Menurutnya, sebagai anggota Komisi II DPR RI, sepak terjang Lukman juga tak perlu diragukan lagi. Di sisi lain, Riau diyakini Jerry butuh seorang pemimpin yang sudah malang melintang di dunia legislatif seperti Lukman.
"Beliau punya banyak pengalaman jadi dari sisi empiris pimpinan Komisi II DPR ini punya magnet yang kuat. Apalagi dia berpasangan dengan Hardianto wakil dari Gerindra,†jelasnya.
Selain itu, dari sisi popularitas maka Lukman bisa dikatakan unggul apalagi dia sudah cukup di kenal di DPR. Indikator lainnya, pendekatan yanh dilakukan Lukman juga cukup baik, sehingga menjadi alat pendukung untuk memperkuat kemenangannya nanti.
"Pemilih di Riau bukan pemilih apatis, skeptis tapi rasional. Pemilih tradisional juga ada tapi masih rasional yang dominan. Mereka tahu siapa pemimpin yang mampu membawa daerah ini maju," kata dia.

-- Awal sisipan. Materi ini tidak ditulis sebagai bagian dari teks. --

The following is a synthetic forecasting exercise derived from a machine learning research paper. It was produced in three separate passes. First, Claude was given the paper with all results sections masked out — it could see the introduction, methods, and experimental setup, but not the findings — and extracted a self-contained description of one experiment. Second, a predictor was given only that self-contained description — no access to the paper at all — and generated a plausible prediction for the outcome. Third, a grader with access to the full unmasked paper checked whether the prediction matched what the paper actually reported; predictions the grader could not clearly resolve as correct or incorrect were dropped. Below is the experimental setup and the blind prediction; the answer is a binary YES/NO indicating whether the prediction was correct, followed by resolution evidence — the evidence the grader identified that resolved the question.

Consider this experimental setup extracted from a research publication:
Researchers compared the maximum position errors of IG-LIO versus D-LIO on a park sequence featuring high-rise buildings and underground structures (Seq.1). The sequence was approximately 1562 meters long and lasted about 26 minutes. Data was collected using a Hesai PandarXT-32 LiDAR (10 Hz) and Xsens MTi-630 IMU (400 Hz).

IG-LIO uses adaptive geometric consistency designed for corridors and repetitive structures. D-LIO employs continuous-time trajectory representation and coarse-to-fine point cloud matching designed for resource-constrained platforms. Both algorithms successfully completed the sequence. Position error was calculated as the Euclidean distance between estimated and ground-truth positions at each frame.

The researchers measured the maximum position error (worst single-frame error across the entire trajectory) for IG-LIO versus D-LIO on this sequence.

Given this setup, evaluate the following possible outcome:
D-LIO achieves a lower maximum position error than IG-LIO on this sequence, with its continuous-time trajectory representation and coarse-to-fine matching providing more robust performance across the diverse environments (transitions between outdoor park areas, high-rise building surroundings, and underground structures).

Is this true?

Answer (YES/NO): YES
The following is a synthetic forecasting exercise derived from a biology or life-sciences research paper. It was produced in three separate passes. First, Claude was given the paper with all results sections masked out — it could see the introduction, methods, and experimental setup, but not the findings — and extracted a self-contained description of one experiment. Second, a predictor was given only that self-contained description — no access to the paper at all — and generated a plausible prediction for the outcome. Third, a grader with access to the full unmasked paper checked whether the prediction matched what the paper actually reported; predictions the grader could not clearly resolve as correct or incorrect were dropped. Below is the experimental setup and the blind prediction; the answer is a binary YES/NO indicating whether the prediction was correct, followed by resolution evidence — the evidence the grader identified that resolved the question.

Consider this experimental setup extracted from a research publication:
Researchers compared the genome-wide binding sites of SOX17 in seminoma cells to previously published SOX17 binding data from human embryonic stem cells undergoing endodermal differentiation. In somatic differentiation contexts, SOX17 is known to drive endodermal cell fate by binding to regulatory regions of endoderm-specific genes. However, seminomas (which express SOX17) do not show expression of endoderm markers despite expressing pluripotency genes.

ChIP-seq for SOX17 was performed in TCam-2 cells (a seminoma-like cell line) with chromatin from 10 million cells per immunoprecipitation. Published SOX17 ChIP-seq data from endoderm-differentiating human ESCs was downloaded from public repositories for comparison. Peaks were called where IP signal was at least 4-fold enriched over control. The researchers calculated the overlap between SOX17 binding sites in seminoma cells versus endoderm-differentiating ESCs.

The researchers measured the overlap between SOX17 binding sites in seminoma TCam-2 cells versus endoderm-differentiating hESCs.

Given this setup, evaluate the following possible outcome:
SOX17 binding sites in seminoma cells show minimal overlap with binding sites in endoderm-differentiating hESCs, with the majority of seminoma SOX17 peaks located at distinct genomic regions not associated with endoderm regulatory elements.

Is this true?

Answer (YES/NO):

Menurutnya, duet PKB-Gerindra ini memang sulit dibendung. Meski, lawan yang dihadapi agak berat yakni calon petahana Arsyadjuliandi Rachman dari Partai Golkar dan Suyatno.

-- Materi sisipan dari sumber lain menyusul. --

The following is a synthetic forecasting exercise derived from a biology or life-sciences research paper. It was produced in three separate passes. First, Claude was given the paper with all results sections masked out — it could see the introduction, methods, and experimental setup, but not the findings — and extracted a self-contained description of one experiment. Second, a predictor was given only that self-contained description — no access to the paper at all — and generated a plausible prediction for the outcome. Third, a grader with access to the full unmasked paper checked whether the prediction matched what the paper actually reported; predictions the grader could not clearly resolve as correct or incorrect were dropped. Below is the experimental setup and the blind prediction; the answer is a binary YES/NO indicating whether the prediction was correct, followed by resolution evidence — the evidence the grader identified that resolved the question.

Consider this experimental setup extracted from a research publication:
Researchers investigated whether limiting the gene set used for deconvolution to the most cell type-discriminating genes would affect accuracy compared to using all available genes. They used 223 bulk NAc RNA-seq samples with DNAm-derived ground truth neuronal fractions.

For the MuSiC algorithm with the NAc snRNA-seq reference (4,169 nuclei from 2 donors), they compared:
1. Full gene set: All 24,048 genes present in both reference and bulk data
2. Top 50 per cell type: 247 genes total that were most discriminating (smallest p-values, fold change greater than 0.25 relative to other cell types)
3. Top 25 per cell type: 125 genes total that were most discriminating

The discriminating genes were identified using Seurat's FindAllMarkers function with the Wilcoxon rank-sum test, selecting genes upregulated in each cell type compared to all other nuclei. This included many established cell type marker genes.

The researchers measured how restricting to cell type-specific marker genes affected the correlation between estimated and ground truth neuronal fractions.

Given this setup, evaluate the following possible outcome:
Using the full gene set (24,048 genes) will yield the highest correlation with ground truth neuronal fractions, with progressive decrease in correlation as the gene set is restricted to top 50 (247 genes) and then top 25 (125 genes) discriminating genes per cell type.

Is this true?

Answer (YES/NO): NO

Terlepas dari itu, Jerry yakin, gabungan dua partai ini bisa mumpuni yakni legislatif dan PKB 6 suara, ditambah Gerindra dengan 7 kursi di DPRD Riau dari 65 kursi.
"Saya yakin survei dari lembaga terkemuka yang telah melaksanakan survei calon gubernur dan Wakil Gubernur Riau 2018 ini adalah Lembaga Survei Indonesia (LSI), Indo Barometer, PolMark Research Center (PRC) dan SaifulMujani Research & Consulting (SMRC) cukup kredible uang menempatkan Lukman di posisi puncak," jelasnya.
Ke depan di tangan Lukman, Jerry yakin Riau akan berubah dan maju apalagi jargon mereka "Jaman Now".